The clock was ticking toward the Public Safety Committee’s Thursday deadline to pass bills and as the panel neared the end of its 39-item agenda, Sen. Herron Gaston stood from the table, made for the exit, and dialed a colleague. “Hey,” he said, “I need you to come vote.”
Gaston, a first-term Democrat from Bridgeport, co-chairs the public safety panel and his legislative priority — a bill that would require police to tell drivers why they’d been pulled over — looked in danger of failing after a midday committee vote. Republicans opposed it and at least a couple of Democrats had joined them.
But the state legislature runs simultaneous committee meetings, meaning lawmakers frequently miss in-person votes and are permitted a window to cast them with the legislative clerk after the fact. Gaston dialed Sen. MD Rahman, another freshman Democrat, who dutifully appeared moments later to cast a vote in support.
By the time the meeting wrapped up that afternoon, the bill had passed 14 to 11.
“It was a close vote,” Gaston said afterward. “We have the votes. We edged it out. Some folks who were considering voting ‘no’ on this bill have since then come around to voting ‘yes’,”
For some, the controversy over the proposal might have seemed baffling. Many Connecticut residents assume police are already required to explain the purpose of traffic stops and generally police say they’re already trained to do just that.
Besides, the bill had been stripped down before it was even raised for Thursday’s meeting. It contained no penalties for officers who refused to explain traffic stops; gone were new police training and reporting requirements that had been included in the original seven-page proposal.
What passed out of the Public Safety Committee on Thursday was a simple statement of intent: “Prior to the completion of any stop of a motor vehicle, a police officer, as defined [by state law], shall verbally inform the operator of such vehicle of the purpose for the stop.”
Legislators spent considerable time debating what message that statement sent. Gaston, who is Black, 34, and has previously told the panel about difficult traffic stops he has endured, said it sent a message of equality.
“It is simple. It’s a courtesy issue,” he said during the meeting. “I just want to ensure that people across this state who look like me, that they get the same treatment that a person in Stonington gets.”
Gaston went further during a public hearing last month. When discussing his own traffic stop incident, he referenced Tyre Nichols, a Memphis man who died in January following a traffic stop and a beating by five former police officers. “In that moment, I thought that I too could be a Tyre Nichols.”
Opponents of the bill said it sent a different kind of message. Rep. Greg Howard, a police officer and Republican from Stonington, argued that the proposal amounted to a symbolic slight directed at Connecticut police officers. Hiring and retention numbers at Connecticut police departments have dipped so far in recent years that the legislature was considering separate proposals to boost recruitment, he said.

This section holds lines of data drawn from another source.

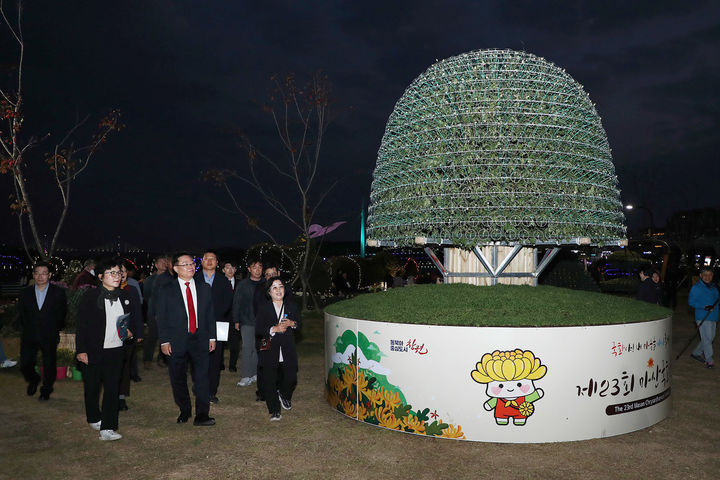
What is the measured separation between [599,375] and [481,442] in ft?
5.15

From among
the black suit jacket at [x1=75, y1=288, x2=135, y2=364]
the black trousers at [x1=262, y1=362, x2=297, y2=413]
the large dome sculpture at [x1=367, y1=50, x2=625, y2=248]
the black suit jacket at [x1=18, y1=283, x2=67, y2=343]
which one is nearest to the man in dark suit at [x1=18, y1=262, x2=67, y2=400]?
the black suit jacket at [x1=18, y1=283, x2=67, y2=343]

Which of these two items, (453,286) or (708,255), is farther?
(708,255)

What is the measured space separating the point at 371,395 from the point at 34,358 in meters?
5.57

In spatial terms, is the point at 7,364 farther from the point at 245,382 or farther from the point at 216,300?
the point at 216,300

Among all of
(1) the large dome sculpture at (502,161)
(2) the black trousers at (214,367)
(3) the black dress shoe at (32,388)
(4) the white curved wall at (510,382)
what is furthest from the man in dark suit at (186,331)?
(1) the large dome sculpture at (502,161)

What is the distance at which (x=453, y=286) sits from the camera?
8336mm

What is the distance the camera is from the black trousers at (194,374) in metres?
7.14

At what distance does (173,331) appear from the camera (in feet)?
23.4

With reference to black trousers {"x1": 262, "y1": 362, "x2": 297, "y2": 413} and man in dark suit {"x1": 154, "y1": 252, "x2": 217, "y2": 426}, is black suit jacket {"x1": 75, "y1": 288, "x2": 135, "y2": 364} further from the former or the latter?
black trousers {"x1": 262, "y1": 362, "x2": 297, "y2": 413}

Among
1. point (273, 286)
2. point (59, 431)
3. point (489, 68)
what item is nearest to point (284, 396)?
point (273, 286)

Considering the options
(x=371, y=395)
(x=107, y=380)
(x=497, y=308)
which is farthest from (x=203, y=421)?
(x=497, y=308)

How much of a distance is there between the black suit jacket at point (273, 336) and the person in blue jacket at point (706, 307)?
8.08 meters

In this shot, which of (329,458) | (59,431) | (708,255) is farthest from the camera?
(708,255)

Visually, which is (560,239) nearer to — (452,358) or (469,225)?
(469,225)
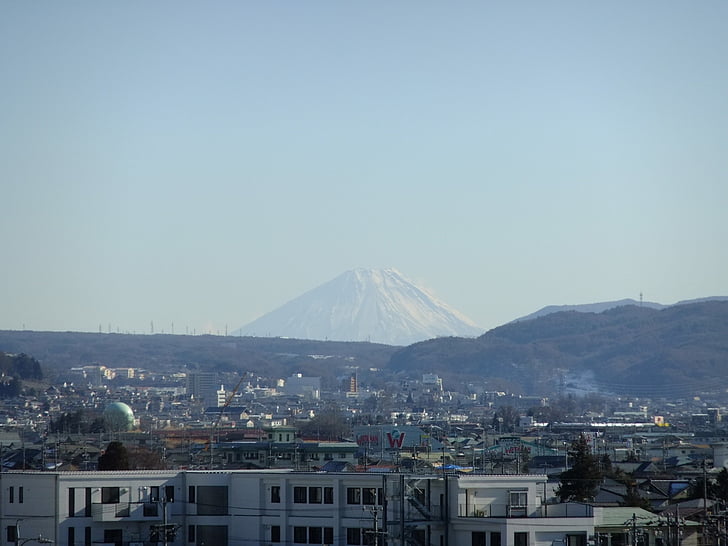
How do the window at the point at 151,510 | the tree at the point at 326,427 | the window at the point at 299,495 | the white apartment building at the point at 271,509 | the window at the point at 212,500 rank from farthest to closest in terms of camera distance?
the tree at the point at 326,427
the window at the point at 212,500
the window at the point at 151,510
the window at the point at 299,495
the white apartment building at the point at 271,509

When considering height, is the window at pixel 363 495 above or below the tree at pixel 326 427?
above

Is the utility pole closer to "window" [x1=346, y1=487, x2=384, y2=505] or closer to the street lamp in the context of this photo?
"window" [x1=346, y1=487, x2=384, y2=505]

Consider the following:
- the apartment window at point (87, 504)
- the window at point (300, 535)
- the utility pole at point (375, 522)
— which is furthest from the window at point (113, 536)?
the utility pole at point (375, 522)

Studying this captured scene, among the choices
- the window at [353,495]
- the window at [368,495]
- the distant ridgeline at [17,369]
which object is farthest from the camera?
the distant ridgeline at [17,369]

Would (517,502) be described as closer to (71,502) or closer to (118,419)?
(71,502)

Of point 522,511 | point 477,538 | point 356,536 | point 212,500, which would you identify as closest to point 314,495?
point 356,536

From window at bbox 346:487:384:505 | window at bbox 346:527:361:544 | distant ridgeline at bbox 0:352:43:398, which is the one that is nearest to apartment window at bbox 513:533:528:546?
window at bbox 346:487:384:505

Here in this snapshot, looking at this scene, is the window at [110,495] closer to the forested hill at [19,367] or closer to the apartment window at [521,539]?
the apartment window at [521,539]
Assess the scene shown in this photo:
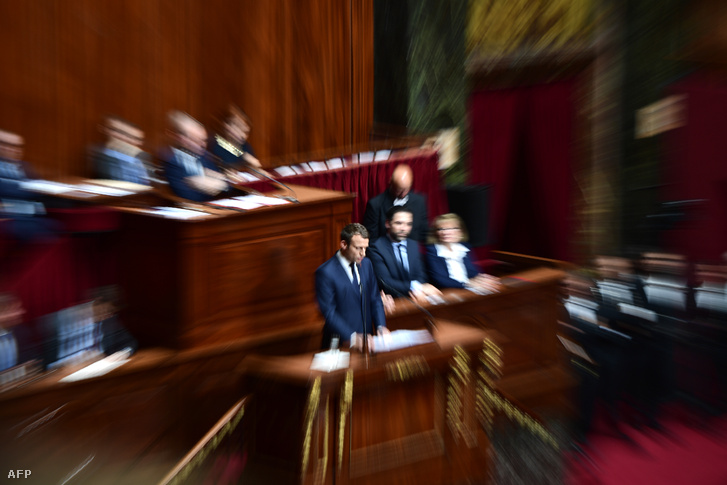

“Many of the answers I’ve been provided are basically, ‘We’re sending a message,’” Howard said. “I think that message that we are sending is that we are going to continue to drive a divide, continue to tell our law enforcement officers negative things about their profession.”
Others argued that the proposal was unnecessary at a time when all Connecticut police officers are equipped with body cameras that could be used to demonstrate incidents during which police refuse to state a reason for a stop.
“It seems like a solution looking for a problem,” Rep. Craig Fishbein, R-Wallingford, said. “I’m concerned about the public impression that it’s assumed that because the legislature has to come in with a law and mandate this that [the notification is] not happening.”
For his part, Howard did not oppose the concept of notifying motorists why they are pulled over (“When you are stopped by the police, who are a branch of the government, and you are detained for any amount of time, you should know why.”) but argued the bill was redundant.
“Where I think I disagree is that it appears to me that we have uniformity,” Howard said.
Gaston did not agree and at one point pushed back against arguments that police already make the notifications.
“You can’t debate me about my lived experience. I’ve been Black all my life. I have had experiences that you have not had,” he said. “I think that it is important to understand and to recognize that people who look like me, whose skin has been kissed by the sun, who have endured the stigma of systemic and institutional injustice … have a different viewpoint than you would have.”